I finally got the weld out of the three inch square tubing sections. They are ten inches long and the best way I found was to use a new 12" flat mill file and just go at it from both ends. I tried a dremel tool and a die grinder but you just cant get to it. Ive got a good slick fit on the 2 1/2 inch frame tubing and Im ready to weld up the post, slider section and v groove feet. 

There is a large storm in western tenn headed this way and we are in for storms friday and saturday and then SNOW if you can believe that sunday and monday. Im not sure how much I will get done until next tuesday. I have to weld outside here at the house but have access to a nice enclosed shop then.

Ill keep posting pictures and progress. Thanks for the interest. Maybe someone else can learn from my struggles. (This is my first bandmill. )


Mike


----------



## TNMIKE (Apr 24, 2008)

*I finally got back on the mill*

I got out of the house today for the first time in about 11 days. I was about to go nuts. Made some good progress on the bandmill. The slider piece that raises and lowers the wheels is a pain to keep in line and make smooth. You cannot weld the carriage frame without drawing the steel tubing but you can compensate for it. You can also post heat it with a torch and straighten it. Anyway I got the carriage head together and on the track. YEAH. The slider is really smooth. You can see from the pictures Im well on my way.


----------



## TNMIKE (May 1, 2008)

*Did some more mill work last night*

I worked on the tensioner/blade tracking mechanism last night. I also got most of the steel cut for my log arch. The tensioner is pretty neat...it uses a sliding plate affair and a heavy duty hinge made from black pipe. Its probably the most complicated piece of the whole mill.


----------



## slabmaster (May 1, 2008)

*Engine*

Looking good! What size engine are you planning to run? Mark


----------



## TNMIKE (May 7, 2008)

*Right now Im thinking 10hp*

Ive got a 10hp Brigss but Im looking hard at the 13hp Chinese Honda knockoffs...HF has them pretty cheap...


----------



## slabmaster (May 8, 2008)

Should work good! The 13 H.P. wouldn't have to work as hard and might last longer. I saw them myself,can't beat the price on those. Mark


----------



## Zodiac45 (May 15, 2008)

Any new progress yet Mike? Really looks good so far. Do the V groove pully wheels ride on the angle irons or on the outside flat?


----------



## TNMIKE (May 15, 2008)

*I havent been working on the mill in the last week*

Ive been tied up on the farm and Ive got two sons graduating from college this week.

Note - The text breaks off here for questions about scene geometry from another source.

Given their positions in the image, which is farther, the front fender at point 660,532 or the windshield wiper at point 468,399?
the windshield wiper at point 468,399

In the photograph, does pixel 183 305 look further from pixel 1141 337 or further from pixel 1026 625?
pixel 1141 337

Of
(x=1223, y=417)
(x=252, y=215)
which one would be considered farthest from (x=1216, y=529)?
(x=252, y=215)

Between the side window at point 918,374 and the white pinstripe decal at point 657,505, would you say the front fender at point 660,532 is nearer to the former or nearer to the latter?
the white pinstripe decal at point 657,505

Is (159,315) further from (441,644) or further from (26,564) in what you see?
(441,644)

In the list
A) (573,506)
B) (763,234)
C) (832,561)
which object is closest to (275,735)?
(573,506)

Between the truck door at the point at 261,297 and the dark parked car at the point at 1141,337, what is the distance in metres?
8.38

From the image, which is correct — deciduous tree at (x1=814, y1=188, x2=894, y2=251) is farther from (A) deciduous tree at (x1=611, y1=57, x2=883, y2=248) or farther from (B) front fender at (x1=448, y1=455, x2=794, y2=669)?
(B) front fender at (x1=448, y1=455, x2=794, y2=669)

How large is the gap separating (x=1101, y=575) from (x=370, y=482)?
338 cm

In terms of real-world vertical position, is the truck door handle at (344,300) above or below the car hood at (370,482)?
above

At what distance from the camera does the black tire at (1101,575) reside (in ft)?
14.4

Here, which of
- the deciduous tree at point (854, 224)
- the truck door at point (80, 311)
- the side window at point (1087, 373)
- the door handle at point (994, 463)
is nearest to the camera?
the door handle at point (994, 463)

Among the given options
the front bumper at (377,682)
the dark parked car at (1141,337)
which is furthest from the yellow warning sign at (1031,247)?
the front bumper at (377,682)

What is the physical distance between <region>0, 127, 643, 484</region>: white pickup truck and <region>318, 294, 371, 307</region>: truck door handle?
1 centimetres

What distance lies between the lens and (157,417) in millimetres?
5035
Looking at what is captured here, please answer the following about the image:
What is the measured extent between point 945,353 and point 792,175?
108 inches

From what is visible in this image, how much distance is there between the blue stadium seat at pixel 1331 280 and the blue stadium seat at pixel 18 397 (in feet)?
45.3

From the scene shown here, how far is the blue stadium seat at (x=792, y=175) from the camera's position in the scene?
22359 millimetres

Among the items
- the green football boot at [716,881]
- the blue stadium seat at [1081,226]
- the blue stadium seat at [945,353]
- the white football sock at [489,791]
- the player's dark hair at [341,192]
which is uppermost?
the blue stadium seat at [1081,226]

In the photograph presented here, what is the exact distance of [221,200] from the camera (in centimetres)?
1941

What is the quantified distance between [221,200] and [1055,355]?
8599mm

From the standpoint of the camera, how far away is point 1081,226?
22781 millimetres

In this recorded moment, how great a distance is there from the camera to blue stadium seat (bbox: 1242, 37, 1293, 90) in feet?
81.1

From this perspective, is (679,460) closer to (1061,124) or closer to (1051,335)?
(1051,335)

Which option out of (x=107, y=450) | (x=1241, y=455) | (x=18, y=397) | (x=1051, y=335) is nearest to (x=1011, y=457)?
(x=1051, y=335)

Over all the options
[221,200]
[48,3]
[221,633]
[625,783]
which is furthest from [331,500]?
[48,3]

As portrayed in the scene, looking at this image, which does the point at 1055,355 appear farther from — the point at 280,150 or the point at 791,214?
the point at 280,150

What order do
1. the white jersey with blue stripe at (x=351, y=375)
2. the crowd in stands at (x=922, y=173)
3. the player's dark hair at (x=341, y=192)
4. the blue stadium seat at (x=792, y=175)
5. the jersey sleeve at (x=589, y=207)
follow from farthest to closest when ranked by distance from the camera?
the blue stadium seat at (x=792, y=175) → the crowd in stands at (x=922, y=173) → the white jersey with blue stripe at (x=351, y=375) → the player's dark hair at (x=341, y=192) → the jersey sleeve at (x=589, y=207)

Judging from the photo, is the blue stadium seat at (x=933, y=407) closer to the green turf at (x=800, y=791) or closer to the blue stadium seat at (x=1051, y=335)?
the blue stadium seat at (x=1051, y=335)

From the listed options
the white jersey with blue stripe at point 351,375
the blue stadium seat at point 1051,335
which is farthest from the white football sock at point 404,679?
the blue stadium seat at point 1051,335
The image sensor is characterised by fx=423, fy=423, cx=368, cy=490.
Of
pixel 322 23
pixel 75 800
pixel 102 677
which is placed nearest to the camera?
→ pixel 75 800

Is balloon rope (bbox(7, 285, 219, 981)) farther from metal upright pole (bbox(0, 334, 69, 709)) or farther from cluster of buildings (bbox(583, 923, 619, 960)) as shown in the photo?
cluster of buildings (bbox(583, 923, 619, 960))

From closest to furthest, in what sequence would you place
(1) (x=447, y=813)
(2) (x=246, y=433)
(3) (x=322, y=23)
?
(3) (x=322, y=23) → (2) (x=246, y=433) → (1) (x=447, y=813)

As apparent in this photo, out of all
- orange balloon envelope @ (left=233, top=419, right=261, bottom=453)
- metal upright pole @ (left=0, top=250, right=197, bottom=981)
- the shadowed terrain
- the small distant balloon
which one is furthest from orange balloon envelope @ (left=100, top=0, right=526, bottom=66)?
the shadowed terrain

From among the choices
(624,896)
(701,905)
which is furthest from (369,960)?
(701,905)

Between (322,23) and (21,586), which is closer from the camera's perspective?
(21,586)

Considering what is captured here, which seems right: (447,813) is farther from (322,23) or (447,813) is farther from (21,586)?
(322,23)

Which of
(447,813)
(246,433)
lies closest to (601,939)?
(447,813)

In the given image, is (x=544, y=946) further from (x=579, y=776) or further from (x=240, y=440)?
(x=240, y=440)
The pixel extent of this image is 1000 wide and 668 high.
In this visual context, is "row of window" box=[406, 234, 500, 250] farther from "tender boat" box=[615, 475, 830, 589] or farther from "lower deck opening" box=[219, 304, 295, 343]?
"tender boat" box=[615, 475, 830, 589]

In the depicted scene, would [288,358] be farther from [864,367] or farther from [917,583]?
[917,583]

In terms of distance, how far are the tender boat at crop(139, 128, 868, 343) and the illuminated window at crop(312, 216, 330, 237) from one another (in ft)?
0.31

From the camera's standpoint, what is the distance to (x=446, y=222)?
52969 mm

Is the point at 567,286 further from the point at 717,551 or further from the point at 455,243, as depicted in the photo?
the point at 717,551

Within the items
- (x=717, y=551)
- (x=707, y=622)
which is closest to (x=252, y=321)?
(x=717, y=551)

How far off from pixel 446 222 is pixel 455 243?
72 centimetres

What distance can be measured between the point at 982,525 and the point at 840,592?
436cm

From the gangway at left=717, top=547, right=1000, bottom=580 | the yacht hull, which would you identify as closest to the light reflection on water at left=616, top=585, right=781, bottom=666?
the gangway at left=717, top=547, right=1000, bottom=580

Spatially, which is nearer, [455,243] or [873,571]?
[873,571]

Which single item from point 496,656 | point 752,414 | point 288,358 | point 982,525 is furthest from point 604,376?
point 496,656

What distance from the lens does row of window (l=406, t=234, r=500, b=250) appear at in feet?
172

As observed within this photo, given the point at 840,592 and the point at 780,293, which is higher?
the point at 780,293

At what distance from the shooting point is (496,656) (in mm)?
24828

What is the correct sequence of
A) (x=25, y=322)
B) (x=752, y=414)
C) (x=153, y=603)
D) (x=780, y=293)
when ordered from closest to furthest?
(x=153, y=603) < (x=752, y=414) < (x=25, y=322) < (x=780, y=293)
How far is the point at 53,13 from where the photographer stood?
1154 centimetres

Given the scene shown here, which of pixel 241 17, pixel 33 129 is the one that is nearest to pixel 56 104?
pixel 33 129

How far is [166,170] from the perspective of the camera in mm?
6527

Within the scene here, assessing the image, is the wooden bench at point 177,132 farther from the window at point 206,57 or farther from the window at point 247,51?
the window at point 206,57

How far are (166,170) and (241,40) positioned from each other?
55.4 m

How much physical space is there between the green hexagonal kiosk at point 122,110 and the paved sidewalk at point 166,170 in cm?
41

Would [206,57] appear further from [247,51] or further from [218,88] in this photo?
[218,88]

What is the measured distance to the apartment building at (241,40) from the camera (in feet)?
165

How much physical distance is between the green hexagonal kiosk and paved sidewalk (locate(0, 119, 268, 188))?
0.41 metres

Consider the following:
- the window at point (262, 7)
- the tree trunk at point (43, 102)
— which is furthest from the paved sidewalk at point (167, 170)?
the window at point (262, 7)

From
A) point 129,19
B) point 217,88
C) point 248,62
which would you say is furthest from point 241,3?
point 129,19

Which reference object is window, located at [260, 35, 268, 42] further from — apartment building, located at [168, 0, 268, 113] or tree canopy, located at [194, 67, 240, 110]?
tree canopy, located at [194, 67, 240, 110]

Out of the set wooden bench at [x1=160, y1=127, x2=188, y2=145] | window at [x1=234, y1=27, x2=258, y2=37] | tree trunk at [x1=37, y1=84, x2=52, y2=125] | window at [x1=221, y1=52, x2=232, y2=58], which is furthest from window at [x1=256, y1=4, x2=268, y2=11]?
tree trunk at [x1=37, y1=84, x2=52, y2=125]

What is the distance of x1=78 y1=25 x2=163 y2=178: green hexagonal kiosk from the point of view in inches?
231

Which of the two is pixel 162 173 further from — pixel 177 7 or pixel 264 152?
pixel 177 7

The pulley ride on a one inch angle iron that is welded point up on the flat of the large angle iron. The v groove pulleys fit this angle perfectly allowing more bearing surface on the pulley itself. Makes for a much smoother roll.

I just bought a new MIG and Ive got to get a cart made for it then I will get back on the mill. 

Too many projects too little time


----------



## Zodiac45 (May 16, 2008)

TNMIKE said:


> Ive been tied up on the farm and Ive got two sons graduating from college this week.
> 
> The pulley ride on a one inch angle iron that is welded point up on the flat of the large angle iron. The v groove pulleys fit this angle perfectly allowing more bearing surface on the pulley itself. Makes for a much smoother roll.
> 
> ...



Hear that!


----------